### Assigned task 1
Rewrite the paragraph beginning "Previously, MONETIO was organized" from the MONETIO architecture notes below in one shorter sentence that keeps its main facts.
### Assigned task 2
Name every key benefit that the MONETIO architecture notes below list for the unified reader system.
### Assigned task 3
In the MONETIO architecture notes below, which function serves as the single entry point for all data sources?

MONETIO is transitioning to a more robust and maintainable documentation and code architecture.

Unified Reader System

Previously, MONETIO was organized into submodules based on data types: obs, models, sat, and profile. These modules contained various readers with inconsistent interfaces.

We are moving to a unified reader system located in monetio/readers/.

Key Benefits

  • Consistency: All readers follow a common interface (BaseReader).
  • Discovery: The monetio.load() function provides a single entry point for all data sources.
  • Maintainability: Common logic (like S3 access, coordinate renaming, and lazy loading) is centralized in drivers and base classes.
  • Lazy Loading: Readers are registered and loaded only when needed, reducing initial import time.
  • Virtualization: MONETIO supports virtualization of large datasets via Kerchunk and Icechunk.

### Material provided
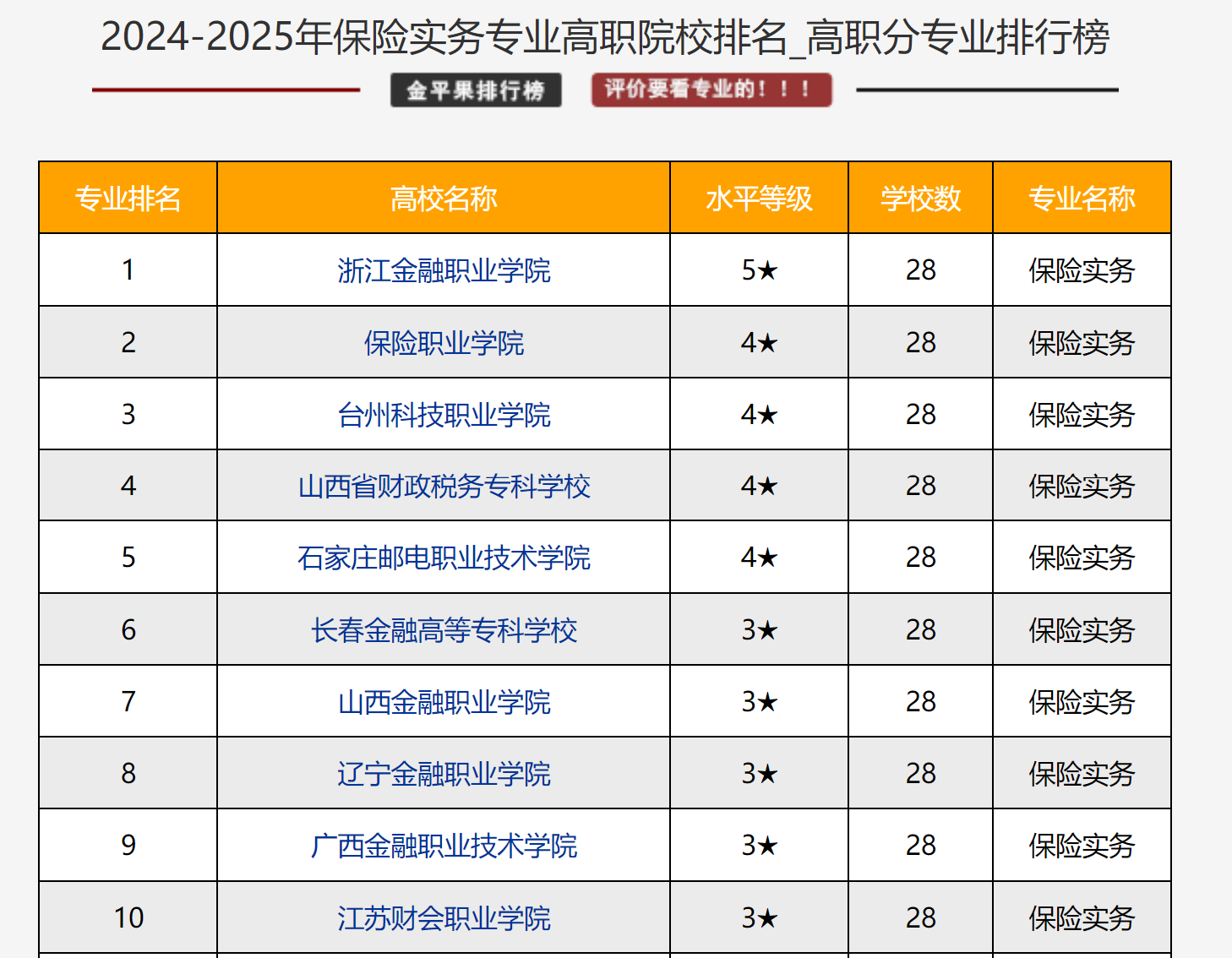 图片63.png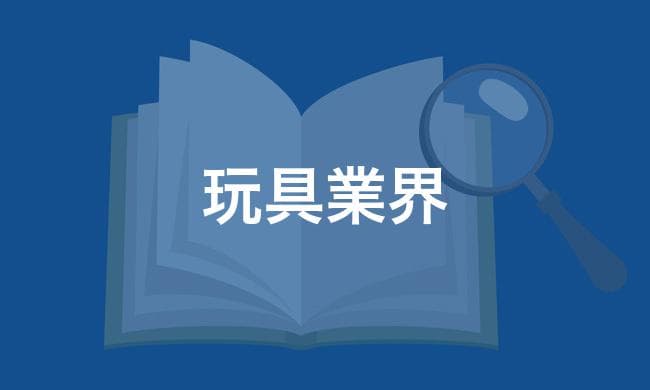 玩具業界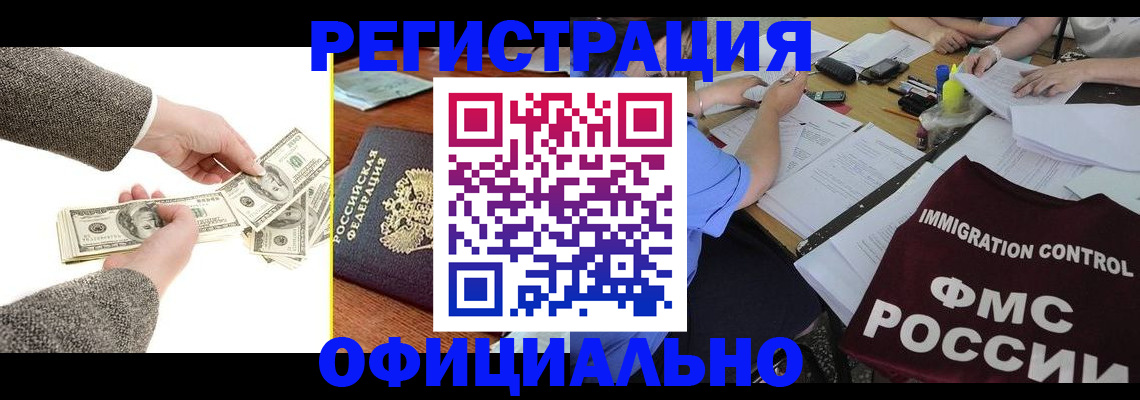 прописка в Магнитогорске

### Answer area 1
MONETIO used to be split by data type into the obs, models, sat, and profile submodules, whose readers had inconsistent interfaces.

### Answer area 2
Consistency, Discovery, Maintainability, Lazy Loading, Virtualization

### Answer area 3
The monetio.load() function.